The overall prevalence delirium rate was 45.2%, with a wide range depending upon specialty: intermediate and intensive care services (83.1%), plastic surgery and palliative care (75%), neurology (72%), internal medicine (69%) vs. dermatology (26.5%), and angiology (14.5%). Delirium occurred irrespective of age and gender; however, pre-existent dementia was the strongest delirium predictor (OR 36.05). Delirious patients were less commonly admitted from home (OR 0.47) than from assisted living (OR 2.24), indicating functional impairment. These patients were more severely ill, as indicated by emergency (OR 3.25) vs. elective admission (OR 0.3), requirement for intensive care management (OR 2.12) and ventilation (OR 5.56-8.33). At discharge, one-third did not return home (OR 0.22) and almost half were transferred to assisted living (OR 2.63), or deceased (OR 47.76).
At age older than 90 years, the prevalence and sequelae of delirium are substantial. In particular, functional impairment and pre-existent dementia predicted delirium and subsequently, the loss of independence and death were imminent.

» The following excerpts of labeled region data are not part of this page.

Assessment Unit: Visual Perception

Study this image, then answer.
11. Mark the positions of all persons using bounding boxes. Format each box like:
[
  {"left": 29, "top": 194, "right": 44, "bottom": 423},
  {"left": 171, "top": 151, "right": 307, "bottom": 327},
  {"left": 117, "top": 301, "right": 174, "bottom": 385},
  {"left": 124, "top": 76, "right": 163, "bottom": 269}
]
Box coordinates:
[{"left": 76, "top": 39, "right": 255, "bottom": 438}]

虽然年龄和既往存在的痴呆是发生谵妄的有力危险因素,但缺乏针对90岁以上患者的证据。因此,本研究评估了该年龄组的谵妄患病率及后遗症。
在这项前瞻性队列研究中,基于《精神疾病诊断与统计手册》(DSM)-5、谵妄观察筛查量表(DOS)和重症监护谵妄筛查清单(ICDSC)构建,通过简单逻辑回归和相应的比值比(OR)确定了428名90岁以上患者的谵妄患病率及后遗症。
谵妄的总体患病率为45.2%,因专科不同而有很大差异:中级和重症监护服务(83.1%)、整形手术和姑息治疗(75%)、神经科(72%)、内科(69%),而皮肤科(26.5%)和血管病科(14.5%)较低。谵妄的发生与年龄和性别无关;然而,既往存在的痴呆是谵妄最强的预测因素(OR 36.05)。与从辅助生活机构入院的患者(OR 2.24)相比,谵妄患者从家中入院的情况较少(OR 0.47),这表明存在功能障碍。这些患者病情更严重,急诊入院(OR 3.25)与择期入院(OR 0.3)、需要重症监护管理(OR 2.12)和通气(OR 5.56 - 8.33)均表明了这一点。出院时,三分之一的患者未回家(OR 0.22),近一半的患者被转至辅助生活机构(OR 2.63)或死亡(OR 47.76)。
在90岁以上的年龄组中,谵妄的患病率及后遗症很严重。特别是,功能障碍和既往存在的痴呆可预测谵妄,随后,失去独立生活能力和死亡即将来临。